Knowing that I’m not the only one facing temptation also means I’m not the first. Others have gone before me. There are veterans in the Body of Christ who’ve fought the good fight and whose scars have been transformed into medals. They’re there to give us hope – we can make it. They’re there as examples for us to follow. They’re there so we can hear the story behind their medals and the keys to their victories. It’s always the true heroes who humbly refuse the label. But, if we listen and learn, we’ll find our own scars beginning to look a little more like bronze. We’ll also hear them inevitably talking about the Great General Who pinned those medals on. When they do, they’re simply echoing the words of Paul, “I have fought the good fight, I have finished the race, I have kept the faith.
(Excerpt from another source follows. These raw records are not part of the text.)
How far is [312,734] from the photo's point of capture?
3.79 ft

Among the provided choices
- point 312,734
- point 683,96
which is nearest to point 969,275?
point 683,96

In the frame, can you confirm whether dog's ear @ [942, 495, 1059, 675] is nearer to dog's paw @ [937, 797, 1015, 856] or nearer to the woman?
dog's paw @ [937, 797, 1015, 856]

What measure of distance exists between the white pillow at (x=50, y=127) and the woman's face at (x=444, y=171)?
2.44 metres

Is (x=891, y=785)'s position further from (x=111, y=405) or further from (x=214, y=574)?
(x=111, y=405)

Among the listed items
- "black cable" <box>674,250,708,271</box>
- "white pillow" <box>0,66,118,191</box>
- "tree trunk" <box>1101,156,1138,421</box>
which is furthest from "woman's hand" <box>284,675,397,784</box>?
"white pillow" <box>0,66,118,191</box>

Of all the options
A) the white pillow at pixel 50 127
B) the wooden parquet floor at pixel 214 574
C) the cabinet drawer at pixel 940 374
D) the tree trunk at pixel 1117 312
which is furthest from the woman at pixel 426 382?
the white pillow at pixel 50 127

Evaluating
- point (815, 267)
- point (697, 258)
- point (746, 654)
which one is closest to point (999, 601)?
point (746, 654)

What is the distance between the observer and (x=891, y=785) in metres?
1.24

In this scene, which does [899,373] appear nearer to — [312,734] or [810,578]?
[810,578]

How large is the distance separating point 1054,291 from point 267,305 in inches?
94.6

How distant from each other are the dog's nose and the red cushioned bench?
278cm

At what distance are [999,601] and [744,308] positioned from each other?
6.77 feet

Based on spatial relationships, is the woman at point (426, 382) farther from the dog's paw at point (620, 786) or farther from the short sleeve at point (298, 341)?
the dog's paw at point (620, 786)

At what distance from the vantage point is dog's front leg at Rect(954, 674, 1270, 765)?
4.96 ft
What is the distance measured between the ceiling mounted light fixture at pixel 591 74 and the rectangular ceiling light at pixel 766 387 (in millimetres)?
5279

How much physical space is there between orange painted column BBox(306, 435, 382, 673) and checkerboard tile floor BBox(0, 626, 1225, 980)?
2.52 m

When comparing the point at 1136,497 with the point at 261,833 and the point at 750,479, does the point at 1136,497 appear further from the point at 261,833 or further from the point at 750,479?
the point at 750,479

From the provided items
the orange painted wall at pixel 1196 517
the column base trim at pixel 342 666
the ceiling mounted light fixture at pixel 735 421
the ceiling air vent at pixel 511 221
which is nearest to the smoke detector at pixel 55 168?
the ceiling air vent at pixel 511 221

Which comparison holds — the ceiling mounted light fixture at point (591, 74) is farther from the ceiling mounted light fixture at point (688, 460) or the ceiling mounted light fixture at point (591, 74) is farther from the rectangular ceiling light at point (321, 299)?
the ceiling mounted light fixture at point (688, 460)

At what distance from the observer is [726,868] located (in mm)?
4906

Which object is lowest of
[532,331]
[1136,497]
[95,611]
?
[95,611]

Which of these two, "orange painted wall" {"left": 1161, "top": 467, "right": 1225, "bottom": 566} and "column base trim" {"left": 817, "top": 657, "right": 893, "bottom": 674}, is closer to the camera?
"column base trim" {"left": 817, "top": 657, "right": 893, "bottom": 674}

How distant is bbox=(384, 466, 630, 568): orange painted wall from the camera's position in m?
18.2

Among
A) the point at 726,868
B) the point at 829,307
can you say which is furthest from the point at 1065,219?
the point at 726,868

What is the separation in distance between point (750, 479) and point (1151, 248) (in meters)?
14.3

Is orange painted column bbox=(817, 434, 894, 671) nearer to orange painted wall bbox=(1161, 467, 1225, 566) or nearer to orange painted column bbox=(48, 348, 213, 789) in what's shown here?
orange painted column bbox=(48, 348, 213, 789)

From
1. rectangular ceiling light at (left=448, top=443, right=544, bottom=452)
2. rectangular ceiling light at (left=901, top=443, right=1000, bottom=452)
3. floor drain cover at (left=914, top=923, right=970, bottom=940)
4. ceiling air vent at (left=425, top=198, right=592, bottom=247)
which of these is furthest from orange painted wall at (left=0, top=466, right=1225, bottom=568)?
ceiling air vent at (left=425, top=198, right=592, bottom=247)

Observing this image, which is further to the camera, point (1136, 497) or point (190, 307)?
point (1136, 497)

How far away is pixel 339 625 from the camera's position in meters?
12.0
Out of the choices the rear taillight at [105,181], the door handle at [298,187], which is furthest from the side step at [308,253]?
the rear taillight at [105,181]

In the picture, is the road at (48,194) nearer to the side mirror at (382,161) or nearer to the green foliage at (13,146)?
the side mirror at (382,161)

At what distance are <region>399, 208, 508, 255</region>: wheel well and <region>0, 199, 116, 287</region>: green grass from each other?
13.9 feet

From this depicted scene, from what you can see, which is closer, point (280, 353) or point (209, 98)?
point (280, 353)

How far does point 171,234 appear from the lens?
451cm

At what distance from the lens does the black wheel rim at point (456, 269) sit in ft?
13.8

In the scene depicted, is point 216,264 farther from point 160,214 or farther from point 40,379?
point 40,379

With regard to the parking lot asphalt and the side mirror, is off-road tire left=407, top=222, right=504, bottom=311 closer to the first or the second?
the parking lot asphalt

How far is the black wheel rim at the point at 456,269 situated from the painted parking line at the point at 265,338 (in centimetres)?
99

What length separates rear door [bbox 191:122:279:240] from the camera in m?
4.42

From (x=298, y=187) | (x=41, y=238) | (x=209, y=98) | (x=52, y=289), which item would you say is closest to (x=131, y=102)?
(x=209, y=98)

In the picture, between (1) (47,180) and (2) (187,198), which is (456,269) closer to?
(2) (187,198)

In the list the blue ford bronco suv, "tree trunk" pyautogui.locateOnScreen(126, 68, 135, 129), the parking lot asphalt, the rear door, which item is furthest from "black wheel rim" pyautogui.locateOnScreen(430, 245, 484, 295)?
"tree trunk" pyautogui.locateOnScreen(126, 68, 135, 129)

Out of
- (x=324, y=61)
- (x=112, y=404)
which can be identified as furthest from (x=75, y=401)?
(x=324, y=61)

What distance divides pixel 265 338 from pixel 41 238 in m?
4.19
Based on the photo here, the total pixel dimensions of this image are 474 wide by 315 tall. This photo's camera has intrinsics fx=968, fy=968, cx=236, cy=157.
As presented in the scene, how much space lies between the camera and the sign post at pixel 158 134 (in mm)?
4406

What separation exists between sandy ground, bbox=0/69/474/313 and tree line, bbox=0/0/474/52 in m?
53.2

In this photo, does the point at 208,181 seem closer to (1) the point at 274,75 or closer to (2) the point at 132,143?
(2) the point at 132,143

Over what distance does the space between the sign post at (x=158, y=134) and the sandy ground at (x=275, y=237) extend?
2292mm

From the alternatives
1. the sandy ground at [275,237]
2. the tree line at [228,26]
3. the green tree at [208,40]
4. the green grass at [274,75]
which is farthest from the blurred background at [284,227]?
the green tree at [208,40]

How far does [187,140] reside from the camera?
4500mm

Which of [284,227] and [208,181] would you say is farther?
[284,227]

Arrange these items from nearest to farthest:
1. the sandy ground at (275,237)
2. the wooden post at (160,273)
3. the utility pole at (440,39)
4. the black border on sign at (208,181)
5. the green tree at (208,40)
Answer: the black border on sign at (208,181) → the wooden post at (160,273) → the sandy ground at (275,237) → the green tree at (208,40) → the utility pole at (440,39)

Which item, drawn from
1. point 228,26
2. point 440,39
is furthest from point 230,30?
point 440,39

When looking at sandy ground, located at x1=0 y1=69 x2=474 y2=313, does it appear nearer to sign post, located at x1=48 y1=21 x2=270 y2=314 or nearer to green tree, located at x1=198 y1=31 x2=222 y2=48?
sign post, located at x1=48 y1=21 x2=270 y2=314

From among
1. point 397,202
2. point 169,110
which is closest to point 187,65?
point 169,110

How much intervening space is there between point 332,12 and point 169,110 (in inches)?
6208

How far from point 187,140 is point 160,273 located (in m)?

Finally, there is laid up for me the crown of righteousness, which the Lord, the righteous Judge, will give to me on that Day, and not to me only but also to all who have loved His appearing” (2 Tim. 4:7-8).
When we consider the fact that all temptations are “common to man”, that we all battle the same demons, and there is truly “nothing new under the sun”, we will eventually be led to the Only One Who faced temptation without a single failure – Jesus. We could go to the Gospels and follow Him through the 40 days of temptation in the wilderness. But instead we need to listen to Hebrews: “Therefore, since we have a great high priest who has gone through the heavens, Jesus the Son of God, let us hold firmly to the faith we profess. For we do not have a high priest who is unable to sympathize with our weaknesses, but we have one who has been tempted in every way, just as we are –yet was without sin. Let us then approach the throne of grace with confidence, so that we may receive mercy and find grace to help us in our time of need” (Heb. 4:14-16).
Can we trust Jesus to understand what we’re going through? Yes! He “has been tempted in every way, just as we are – yet was without sin”. Among other things, this tells me that it’s not a sin to be tempted, it only becomes sin when we give in to the temptation. It also reminds me that my Savior was and is absolutely victorious over sin – and temptation.
Can we really find help in Him? Absolutely! In Jesus, we may “approach the throne of grace with confidence”.
What kind of help can we expect to receive? Mercy and Grace! Because of Jesus, “we may receive mercy and find grace to help us in our time of need”. In the midst of life’s battles, as I call out to The Throne, I receive Mercy for my failures and find the Grace to get back up and do better.
“Lord, as You taught me, I ask You to ‘lead me not into temptation’. But as I inevitably find myself facing temptations (as You know so well), I also pray that You would ‘deliver me from evil’. Thank You that I can come to You knowing that ‘Yours is the Kingdom, and the Glory, and the Power Forever.’ Amen.”